Configuration parameters

ParameterTypeDefaultRequiredDescription
enabled<bool>trueNoWhether OCSP stapling is active

How it works

Startup sequence

  1. The OCSP module initializes a background service on the secondary tokio runtime
  2. The TLS provider loads or obtains certificates
  3. The certificate is preloaded into the OCSP service immediately
  4. The background task fetches an OCSP response from the CA’s responder
  5. The response is cached and attached to subsequent TLS handshakes

Refresh cycle

The background task maintains fresh OCSP responses:

  1. Initial fetch: triggered by preloading on config load
  2. Safety margin: responses are refreshed before expiry (25% of validity period)
  3. Jitter: randomized delay (up to 5 minutes) prevents refresh storms
  4. Error handling: failed fetches are retried with exponential backoff

OCSP Must-Staple

Certificates with the OCSP Must-Staple extension (TLS Feature status_request, RFC 7633) are automatically detected. Must-Staple certificates require a stapled OCSP response — clients that enforce Must-Staple will reject connections without one. Preloading ensures the response is fetched immediately on startup.

OCSP responder URL

The responder URL is extracted from the certificate’s Authority Information Access (AIA) extension. Most CA-issued certificates include this automatically.

If no OCSP URL is found in the certificate, OCSP stapling is silently skipped for that certificate (no error is raised).

Security considerations

  • OCSP requests are sent over HTTPS only. The HTTPS client uses the webpki root certificate store for server verification.
  • If the OCSP responder is unreachable, the last cached response is kept and used until a new one is fetched. However, the service does not serve responses past their nextUpdate time — it will keep retrying until a fresh response is obtained.

Notes and troubleshooting

”OCSP fetch failed: …”

The OCSP responder returned an error or was unreachable. The service will retry with jitter. The log message includes the certificate’s subject common name (or a SPKI hash prefix if the CN is unavailable) to help identify which certificate is affected.
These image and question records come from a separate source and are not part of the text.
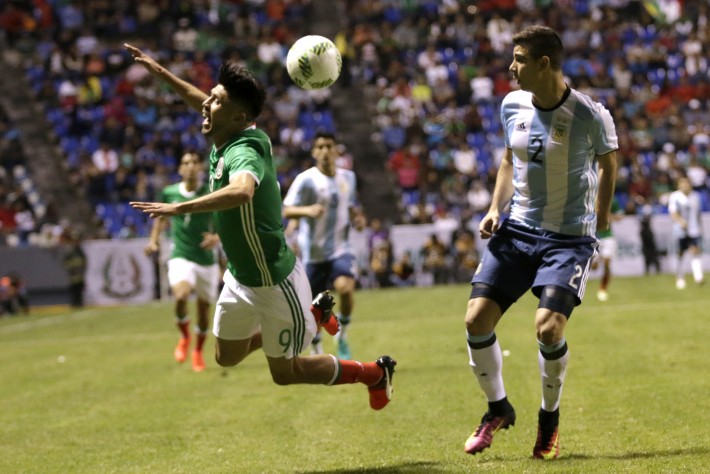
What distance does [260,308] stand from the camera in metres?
6.81

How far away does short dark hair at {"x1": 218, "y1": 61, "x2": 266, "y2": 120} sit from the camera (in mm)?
6590

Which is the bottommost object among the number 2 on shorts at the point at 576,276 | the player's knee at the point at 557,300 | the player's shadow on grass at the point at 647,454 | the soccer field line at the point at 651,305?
the soccer field line at the point at 651,305

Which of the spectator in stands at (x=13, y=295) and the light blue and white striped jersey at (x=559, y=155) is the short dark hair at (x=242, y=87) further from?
the spectator in stands at (x=13, y=295)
Common causes:

  • Network issues
  • CA’s OCSP responder is down
  • Certificate has no OCSP URL in AIA extension

Observability

The OCSP background task emits log events and metrics through the configured observability pipeline:

Log events:

LevelMessageWhen
INFOOCSP background task startedService initialization
INFOOCSP background task shutting downGraceful shutdown
DEBUGOCSP fetch triggered for certificate <ident>Certificate preloaded into service
DEBUGOCSP response cached for <ident>, valid until <time>Successful OCSP fetch
DEBUGOCSP stapling skipped — no OCSP URL in certificate <ident>Certificate lacks OCSP URL
WARNOCSP fetch failed for <ident>: <error>Fetch error (retried with jitter)

Metrics:

MetricTypeLabelsDescription
ferron.ocsp.fetches_totalCounterstatus (success, error, skipped)Total OCSP fetch attempts
ferron.ocsp.fetch_duration_secondsHistogramTime to fetch OCSP response
ferron.ocsp.cached_certificatesGaugeNumber of certificates tracked
ferron.ocsp.certificates_with_staplingGaugeCertificates with valid stapled responses

Verifying stapling

Use OpenSSL to verify that OCSP stapling is working:

openssl s_client -connect example.com:443 -status -servername example.com </dev/null 2>/dev/null | grep -A 20 "OCSP response"
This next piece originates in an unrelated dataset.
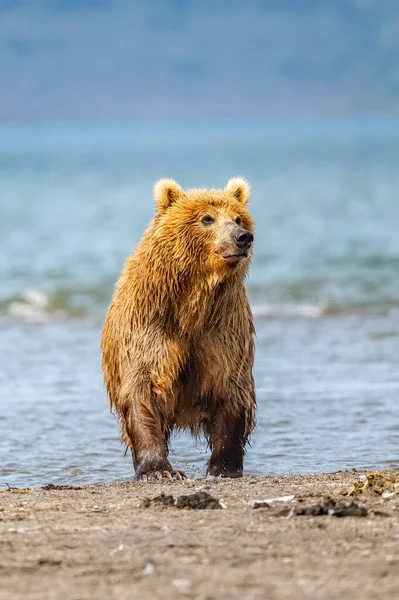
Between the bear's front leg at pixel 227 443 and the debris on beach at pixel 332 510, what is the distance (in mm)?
2060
You should see a OCSP Response Status: successful in the output.

Integration with config reload

On configuration reload (SIGHUP or file change), the OCSP service is reused (not recreated), the TLS provider re-executes and preloads the new certificates, and the background task picks up new certificates from the channel. Zero downtime — old connections continue with old responses.